Hasil penelitian Clean Air Project (CAP) Swisscontact pada 2005 mengenai volume kendaraan
dan polusi udara justru menyebutkan pada saat jam kerja, volume kendaraan di Jalan Kyai Tapa,
Jakarta Barat, paling tinggi dibanding di kawasan lainnya, termasuk Jalan Thamrin (jalur Blok M-
Kota). Penelitian itu juga menyebutkan bahwa pada hari libur, volume lalu lintas di Jalan Kyai
Tapa tetap lebih tinggi dibandingkan dengan hari kerja.
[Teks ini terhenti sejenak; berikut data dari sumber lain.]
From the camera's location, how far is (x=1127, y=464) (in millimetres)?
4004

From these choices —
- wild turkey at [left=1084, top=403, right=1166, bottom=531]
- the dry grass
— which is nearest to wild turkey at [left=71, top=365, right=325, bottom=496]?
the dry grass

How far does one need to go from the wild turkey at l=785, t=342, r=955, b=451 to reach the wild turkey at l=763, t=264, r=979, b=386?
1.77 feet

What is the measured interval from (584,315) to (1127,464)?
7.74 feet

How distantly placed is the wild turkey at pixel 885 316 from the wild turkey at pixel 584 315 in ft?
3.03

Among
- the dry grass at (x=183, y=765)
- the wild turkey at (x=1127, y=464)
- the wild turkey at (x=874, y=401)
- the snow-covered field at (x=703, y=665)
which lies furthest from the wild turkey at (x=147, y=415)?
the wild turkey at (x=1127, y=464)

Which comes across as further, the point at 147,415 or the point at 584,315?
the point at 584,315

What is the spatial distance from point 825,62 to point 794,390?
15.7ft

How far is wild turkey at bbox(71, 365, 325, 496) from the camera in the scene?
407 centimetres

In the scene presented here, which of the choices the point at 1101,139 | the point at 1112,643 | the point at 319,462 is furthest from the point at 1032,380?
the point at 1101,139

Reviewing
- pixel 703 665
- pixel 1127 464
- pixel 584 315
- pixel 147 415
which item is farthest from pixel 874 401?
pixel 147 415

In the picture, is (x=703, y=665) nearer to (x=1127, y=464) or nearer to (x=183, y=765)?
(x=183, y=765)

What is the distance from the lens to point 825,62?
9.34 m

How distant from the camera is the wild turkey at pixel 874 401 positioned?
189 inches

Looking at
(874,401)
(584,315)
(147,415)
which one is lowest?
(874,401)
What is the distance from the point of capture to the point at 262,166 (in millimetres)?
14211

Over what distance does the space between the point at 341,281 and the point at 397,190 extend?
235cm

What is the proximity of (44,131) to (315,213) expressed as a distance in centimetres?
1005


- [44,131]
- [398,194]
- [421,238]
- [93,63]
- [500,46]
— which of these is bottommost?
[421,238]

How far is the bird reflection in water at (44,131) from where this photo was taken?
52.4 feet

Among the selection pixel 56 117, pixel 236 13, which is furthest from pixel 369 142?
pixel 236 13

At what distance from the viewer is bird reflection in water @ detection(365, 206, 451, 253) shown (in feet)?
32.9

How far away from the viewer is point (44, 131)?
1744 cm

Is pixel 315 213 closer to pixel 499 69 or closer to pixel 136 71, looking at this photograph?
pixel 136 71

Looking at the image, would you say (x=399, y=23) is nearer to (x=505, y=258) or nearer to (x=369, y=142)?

Jika Pemprov DKI Jakarta hendak
menerapkan kebijakan ERP maka, pemberlakuan kebijakannya harus tepat di jalur yang padat
lalu lintas.
Kedua, proyek ERP ini harus didahului atau minimal diikuti dengan upaya pembenahan tata
ruang Kota Jakarta secara menyeluruh. Penyebab utama kemacetan lalu lintas di Jakarta adalah
makin jauhnya permukiman penduduk dari pusat-pusat kegiatan, terutama tempat-tempat
bekerja.
Keberhasilan penerapan proyek ERP di Singapura tidak bisa dicontek habis karena kondisi
geografis, sosial, anatomi kemacetan lalu lintas, dan tata ruang Kota Singapura berbeda dengan
Jakarta. Berbeda dengan Singapura, di Jakarta, untuk mengatasi kemacetan lalu lintas, yang
terutama harus dilakukan adalah membenahi tata ruang kota. Besarnya daya tarik Jakarta
menjadi faktor utama yang membangkitkan lalu lintas di kota ini. Harus ada intervensi dalam
kebijakan tata ruang Kota Jakarta untuk membagi daya tarik kota tersebut dengan daerah
lainnya.
Kota ini harus secara sukarela dan bertahap merelokasi kawasan-kawasan komersial yang padat
kendaraan ke luar Jakarta. Pembangunan hypermarket serta mal-mal perlu dibatasi agar tidak
memadati Jakarta dan diusahakan penyebarannya ke luar kota. Bahkan Washington, DC,
sebagai pusat pemerintah Amerika Serikat dan Paris sebagai pusat pemerintah Prancis
mengharuskan mal-mal dibangun di luar kota. Kebijakan itu didasarkan pada kenyataan bahwa
pengunjung mal-mal adalah konsumen yang berkendaraan pribadi.
Dengan mengayunkan langkah menyebarkan daya tarik pembangunan lebih adil dan lebih luas
dalam membangun kawasan–ditopang oleh sistem angkutan yang bersifat komprehensif
mencakup berbagai moda darat, sungai, laut, dan udara dengan mengacu pada perencanaan
tata ruang yang memperhitungkan pola pembangunan berkelanjutan dengan dimensi ekonomi,
sosial, dan ekologi–kebijakan transportasi baru bisa dipastikan akan berjalan efektif.